Research On Index Code Scheduling And Resource Allocation In Multicarrier Multicast Wireless Networks

In wireless networks, multicasting of MBMS(Multimedia Broadcast Multicast Service) was designed to provide both broadcast and multicast content distribution services to meet the emerging requirements of multimedia applications for mobile users. OFDM technique has been widely used in broadband wireless systems such as IEEE 802.11 WLANs, 3G-LTE, Wimax, etc. In multicast OFDM networks, the station can transmit packets over multiple subcarriers simultaneously. Wireless channels are subject to fading due to signal attenuation, shadowing and multipath effects, which leads to random failure of packet reception at different receivers.
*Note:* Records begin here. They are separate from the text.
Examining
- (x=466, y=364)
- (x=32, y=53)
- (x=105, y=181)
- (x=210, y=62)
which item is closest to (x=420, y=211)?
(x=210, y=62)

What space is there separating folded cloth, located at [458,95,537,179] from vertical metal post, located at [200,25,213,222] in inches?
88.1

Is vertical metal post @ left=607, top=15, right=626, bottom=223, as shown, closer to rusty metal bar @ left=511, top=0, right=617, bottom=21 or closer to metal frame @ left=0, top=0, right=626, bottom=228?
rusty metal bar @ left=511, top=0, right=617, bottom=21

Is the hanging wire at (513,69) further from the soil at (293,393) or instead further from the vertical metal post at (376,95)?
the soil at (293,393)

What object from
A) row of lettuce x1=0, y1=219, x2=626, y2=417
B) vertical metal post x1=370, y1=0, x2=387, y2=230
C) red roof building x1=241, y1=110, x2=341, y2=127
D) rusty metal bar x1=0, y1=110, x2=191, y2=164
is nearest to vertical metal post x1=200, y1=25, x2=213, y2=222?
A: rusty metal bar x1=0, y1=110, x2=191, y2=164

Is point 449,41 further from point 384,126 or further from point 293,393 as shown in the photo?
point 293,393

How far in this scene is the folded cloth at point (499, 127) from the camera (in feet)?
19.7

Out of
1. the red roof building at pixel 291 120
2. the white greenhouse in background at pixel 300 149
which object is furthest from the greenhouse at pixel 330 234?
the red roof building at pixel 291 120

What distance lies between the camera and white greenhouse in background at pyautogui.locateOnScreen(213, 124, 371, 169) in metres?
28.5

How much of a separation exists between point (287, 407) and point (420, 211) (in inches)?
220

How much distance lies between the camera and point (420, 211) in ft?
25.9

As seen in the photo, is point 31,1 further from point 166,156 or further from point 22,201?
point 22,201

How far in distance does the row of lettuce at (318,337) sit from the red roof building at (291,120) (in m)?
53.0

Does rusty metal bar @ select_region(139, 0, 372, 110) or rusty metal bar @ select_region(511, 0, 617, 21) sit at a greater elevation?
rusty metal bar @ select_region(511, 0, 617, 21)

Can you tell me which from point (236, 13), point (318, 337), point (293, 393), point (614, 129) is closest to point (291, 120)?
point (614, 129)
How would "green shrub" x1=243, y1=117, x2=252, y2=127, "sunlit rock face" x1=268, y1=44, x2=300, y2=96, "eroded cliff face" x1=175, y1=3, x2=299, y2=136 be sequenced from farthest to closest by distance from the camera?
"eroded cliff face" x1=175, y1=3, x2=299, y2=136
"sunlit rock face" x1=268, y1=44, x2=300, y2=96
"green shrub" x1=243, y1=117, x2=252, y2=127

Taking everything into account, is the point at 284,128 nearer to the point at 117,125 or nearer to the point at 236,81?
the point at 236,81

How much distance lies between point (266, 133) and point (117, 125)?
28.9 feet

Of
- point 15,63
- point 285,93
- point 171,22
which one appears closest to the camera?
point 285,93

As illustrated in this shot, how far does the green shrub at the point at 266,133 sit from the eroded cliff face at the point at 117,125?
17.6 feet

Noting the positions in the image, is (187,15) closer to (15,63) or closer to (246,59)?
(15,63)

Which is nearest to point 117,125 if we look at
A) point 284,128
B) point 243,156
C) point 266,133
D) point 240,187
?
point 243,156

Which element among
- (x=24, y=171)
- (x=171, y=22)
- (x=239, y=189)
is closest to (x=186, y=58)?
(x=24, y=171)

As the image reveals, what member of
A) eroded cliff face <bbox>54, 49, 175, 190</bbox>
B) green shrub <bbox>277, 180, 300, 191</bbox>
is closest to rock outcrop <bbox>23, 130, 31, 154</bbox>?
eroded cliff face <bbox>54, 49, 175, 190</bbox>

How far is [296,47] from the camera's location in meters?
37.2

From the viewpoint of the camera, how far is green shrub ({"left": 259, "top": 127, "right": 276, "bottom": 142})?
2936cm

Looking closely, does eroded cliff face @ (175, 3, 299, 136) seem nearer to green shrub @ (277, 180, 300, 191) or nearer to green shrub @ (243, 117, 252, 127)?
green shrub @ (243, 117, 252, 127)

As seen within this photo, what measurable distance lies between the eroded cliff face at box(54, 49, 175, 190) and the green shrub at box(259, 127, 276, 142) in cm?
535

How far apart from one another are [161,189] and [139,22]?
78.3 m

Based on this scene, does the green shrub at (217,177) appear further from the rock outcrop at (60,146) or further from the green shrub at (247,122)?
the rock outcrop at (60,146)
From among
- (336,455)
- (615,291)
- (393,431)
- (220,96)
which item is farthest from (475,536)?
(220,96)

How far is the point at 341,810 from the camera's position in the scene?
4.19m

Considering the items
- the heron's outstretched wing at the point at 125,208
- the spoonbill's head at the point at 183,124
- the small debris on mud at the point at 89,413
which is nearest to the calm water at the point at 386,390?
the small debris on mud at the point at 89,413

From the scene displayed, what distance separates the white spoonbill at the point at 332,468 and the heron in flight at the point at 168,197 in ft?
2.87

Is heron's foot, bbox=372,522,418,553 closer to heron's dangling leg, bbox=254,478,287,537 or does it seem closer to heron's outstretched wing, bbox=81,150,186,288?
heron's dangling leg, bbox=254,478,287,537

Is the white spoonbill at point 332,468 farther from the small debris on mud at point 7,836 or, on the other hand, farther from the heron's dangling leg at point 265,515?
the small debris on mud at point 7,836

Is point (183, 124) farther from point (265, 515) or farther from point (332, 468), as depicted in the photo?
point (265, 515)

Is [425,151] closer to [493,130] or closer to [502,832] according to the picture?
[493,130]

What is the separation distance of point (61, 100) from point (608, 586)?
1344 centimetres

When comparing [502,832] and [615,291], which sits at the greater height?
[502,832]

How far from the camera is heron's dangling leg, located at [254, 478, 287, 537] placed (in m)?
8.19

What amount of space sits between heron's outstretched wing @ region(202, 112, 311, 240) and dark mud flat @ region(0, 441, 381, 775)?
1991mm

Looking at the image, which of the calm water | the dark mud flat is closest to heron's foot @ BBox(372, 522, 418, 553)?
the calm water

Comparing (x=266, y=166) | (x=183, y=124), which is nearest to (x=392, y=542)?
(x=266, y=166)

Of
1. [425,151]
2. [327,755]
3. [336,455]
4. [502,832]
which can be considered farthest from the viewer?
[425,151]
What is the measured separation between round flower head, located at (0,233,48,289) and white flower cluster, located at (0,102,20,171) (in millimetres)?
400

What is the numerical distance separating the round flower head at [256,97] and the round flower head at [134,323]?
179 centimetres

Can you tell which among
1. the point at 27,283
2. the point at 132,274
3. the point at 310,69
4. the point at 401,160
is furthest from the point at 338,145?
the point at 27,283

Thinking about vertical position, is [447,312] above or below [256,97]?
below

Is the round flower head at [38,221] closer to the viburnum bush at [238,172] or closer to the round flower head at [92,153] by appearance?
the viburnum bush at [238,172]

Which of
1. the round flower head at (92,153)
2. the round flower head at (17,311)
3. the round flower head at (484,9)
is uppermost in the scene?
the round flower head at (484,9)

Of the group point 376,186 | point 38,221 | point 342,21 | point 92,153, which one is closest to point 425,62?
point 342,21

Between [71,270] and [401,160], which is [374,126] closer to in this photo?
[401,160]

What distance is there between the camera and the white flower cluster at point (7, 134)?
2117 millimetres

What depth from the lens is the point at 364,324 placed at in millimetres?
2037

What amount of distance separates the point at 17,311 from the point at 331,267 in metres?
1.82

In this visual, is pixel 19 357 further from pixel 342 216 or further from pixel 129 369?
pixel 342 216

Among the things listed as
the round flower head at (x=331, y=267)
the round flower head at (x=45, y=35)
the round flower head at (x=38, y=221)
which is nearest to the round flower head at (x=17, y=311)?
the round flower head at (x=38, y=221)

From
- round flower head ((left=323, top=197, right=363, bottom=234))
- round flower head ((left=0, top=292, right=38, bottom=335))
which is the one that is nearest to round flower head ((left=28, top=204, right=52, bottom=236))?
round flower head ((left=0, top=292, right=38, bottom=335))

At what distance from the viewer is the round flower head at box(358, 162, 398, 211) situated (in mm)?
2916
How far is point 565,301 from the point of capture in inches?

On the other hand, receivers may have diverse demands and channel qualities, so wireless resource should be allocated carefully to different receivers, otherwise it may lead to unfairness issue or the waste of wireless resource.In this paper, we study the problem of packet transmission and resource allocation in multicast OFDM networks, to our knowledge, we are the first to jointly consider the problem of index code construction and the transmission of index codes. Our first attempt is to improve the multicast transmission efficiency to the largest extent by jointly considering the design of index coding and transmission scheduling. To this end, we firstly propose a scheduling algorithm for subcarrier allocation. We then propose a cycle-based coding technique for the multicast index coding problem, and design the corresponding joint multicast subcarrier and index coding allocation scheme. We also transform the problem and design a suboptimal solution.In the study of resource(subcarrier, power) allocation in multicast OFDM networks, we also formulate the multicast resource allocation problem by incorporating with the side information and design corresponding optimization allocation schemes. This problem can also be transformed to the maximum coverage problem, and a greedy algorithm is designed that solve the problem efficiently with guaranteed approximation ratio. Simulation results show that our proposed schemes can provide substantial improvement under various conditions.